──────── GIVEN ENTRIES
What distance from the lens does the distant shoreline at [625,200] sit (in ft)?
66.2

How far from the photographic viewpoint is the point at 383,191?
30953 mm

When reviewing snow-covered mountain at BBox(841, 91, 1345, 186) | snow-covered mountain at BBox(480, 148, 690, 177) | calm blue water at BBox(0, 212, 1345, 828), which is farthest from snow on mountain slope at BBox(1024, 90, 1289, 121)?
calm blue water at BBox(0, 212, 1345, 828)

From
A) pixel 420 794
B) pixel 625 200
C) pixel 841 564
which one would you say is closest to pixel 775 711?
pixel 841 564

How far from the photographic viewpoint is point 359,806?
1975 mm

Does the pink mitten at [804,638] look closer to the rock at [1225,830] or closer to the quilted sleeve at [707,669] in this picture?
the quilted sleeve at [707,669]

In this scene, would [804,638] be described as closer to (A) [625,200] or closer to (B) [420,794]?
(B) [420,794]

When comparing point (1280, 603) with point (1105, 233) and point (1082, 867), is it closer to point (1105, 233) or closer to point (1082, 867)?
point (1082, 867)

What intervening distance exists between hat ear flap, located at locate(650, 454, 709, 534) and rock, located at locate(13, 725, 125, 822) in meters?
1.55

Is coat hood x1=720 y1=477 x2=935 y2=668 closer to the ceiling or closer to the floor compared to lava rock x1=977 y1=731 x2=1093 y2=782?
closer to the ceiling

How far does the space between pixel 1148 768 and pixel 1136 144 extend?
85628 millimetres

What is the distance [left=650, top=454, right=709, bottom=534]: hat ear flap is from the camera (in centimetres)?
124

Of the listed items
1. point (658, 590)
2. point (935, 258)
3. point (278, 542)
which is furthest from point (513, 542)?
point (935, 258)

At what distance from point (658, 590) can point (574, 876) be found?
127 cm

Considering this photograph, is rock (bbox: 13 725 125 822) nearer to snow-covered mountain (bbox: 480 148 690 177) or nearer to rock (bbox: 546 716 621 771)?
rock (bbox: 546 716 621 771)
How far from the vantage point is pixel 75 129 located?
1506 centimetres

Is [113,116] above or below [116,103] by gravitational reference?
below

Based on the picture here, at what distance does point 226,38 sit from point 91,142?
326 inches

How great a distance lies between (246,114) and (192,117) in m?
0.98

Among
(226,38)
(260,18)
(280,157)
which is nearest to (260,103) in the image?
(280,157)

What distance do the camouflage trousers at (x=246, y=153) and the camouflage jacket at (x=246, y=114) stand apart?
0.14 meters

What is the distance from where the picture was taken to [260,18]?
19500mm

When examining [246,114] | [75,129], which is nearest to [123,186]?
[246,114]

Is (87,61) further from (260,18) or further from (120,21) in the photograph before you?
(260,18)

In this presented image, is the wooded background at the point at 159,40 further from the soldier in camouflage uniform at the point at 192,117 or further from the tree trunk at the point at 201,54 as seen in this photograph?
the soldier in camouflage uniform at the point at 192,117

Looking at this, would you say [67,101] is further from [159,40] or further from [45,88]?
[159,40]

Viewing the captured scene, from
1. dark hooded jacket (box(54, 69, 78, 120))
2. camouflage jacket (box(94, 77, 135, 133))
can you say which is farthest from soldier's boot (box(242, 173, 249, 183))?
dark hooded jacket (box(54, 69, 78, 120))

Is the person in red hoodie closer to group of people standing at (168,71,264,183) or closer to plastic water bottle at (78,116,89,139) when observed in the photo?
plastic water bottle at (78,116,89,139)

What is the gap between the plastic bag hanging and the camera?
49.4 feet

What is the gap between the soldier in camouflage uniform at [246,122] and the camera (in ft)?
────────────────
• **AIM**:
Reproduce the data above with every instance of "snow-covered mountain" changed to "snowy peak" and nothing else altered.

• **SOLUTION TO THE EXERCISE**:
What distance from the lens does the distant shoreline at [625,200] sit (in ft)?
66.2

How far from the photographic viewpoint is the point at 383,191?
30953 mm

When reviewing snowy peak at BBox(841, 91, 1345, 186) | snowy peak at BBox(480, 148, 690, 177) | calm blue water at BBox(0, 212, 1345, 828), which is farthest from snow on mountain slope at BBox(1024, 90, 1289, 121)?
calm blue water at BBox(0, 212, 1345, 828)

From
A) pixel 420 794
B) pixel 625 200
C) pixel 841 564
which one would you say is closest to pixel 775 711?
pixel 841 564

How far from the photographic viewpoint is point 359,806?
1975 mm

Does the pink mitten at [804,638] look closer to the rock at [1225,830] or closer to the quilted sleeve at [707,669] in this picture?
the quilted sleeve at [707,669]

In this scene, would [804,638] be described as closer to (A) [625,200] or closer to (B) [420,794]?
(B) [420,794]

When comparing point (1280, 603) with point (1105, 233) and point (1082, 867), is it closer to point (1105, 233) or closer to point (1082, 867)?
point (1082, 867)

What intervening distance exists between hat ear flap, located at locate(650, 454, 709, 534) and rock, located at locate(13, 725, 125, 822) in meters?
1.55

Is coat hood x1=720 y1=477 x2=935 y2=668 closer to the ceiling or closer to the floor compared to lava rock x1=977 y1=731 x2=1093 y2=782?
closer to the ceiling

How far does the space between pixel 1148 768 and pixel 1136 144 extend?
85628 millimetres

What is the distance [left=650, top=454, right=709, bottom=534]: hat ear flap is from the camera (in centimetres)?
124

Of the listed items
1. point (658, 590)
2. point (935, 258)
3. point (278, 542)
which is furthest from point (513, 542)?
point (935, 258)

At what distance from point (658, 590) can point (574, 876) be found?
127 cm

Considering this photograph, is rock (bbox: 13 725 125 822) nearer to snowy peak (bbox: 480 148 690 177) or nearer to rock (bbox: 546 716 621 771)?
rock (bbox: 546 716 621 771)
How far from the vantage point is pixel 75 129 located?
1506 centimetres

Is [113,116] above or below [116,103] by gravitational reference?
below

Based on the picture here, at what distance does point 226,38 sit from point 91,142?
326 inches

How great a distance lies between (246,114) and (192,117) in m?
0.98

Among
(226,38)
(260,18)
(280,157)
which is nearest to (260,103) in the image?
(280,157)

What distance do the camouflage trousers at (x=246, y=153) and the camouflage jacket at (x=246, y=114) stand apart?
0.14 meters

What is the distance from where the picture was taken to [260,18]?
19500mm

When examining [246,114] | [75,129], which is nearest to [123,186]?
[246,114]

Is (87,61) further from (260,18) or further from (120,21) in the photograph before you?
(260,18)

In this presented image, is the wooded background at the point at 159,40 further from the soldier in camouflage uniform at the point at 192,117 or further from the tree trunk at the point at 201,54 as seen in this photograph?
the soldier in camouflage uniform at the point at 192,117

Looking at this, would you say [67,101] is further from [159,40] or further from [45,88]?
[159,40]

Viewing the captured scene, from
1. dark hooded jacket (box(54, 69, 78, 120))
2. camouflage jacket (box(94, 77, 135, 133))
can you say which is farthest from soldier's boot (box(242, 173, 249, 183))?
dark hooded jacket (box(54, 69, 78, 120))

Is the person in red hoodie closer to group of people standing at (168,71,264,183) or closer to plastic water bottle at (78,116,89,139) when observed in the photo?
plastic water bottle at (78,116,89,139)

What is the gap between the plastic bag hanging and the camera?
49.4 feet

What is the gap between the soldier in camouflage uniform at [246,122] and the camera (in ft)?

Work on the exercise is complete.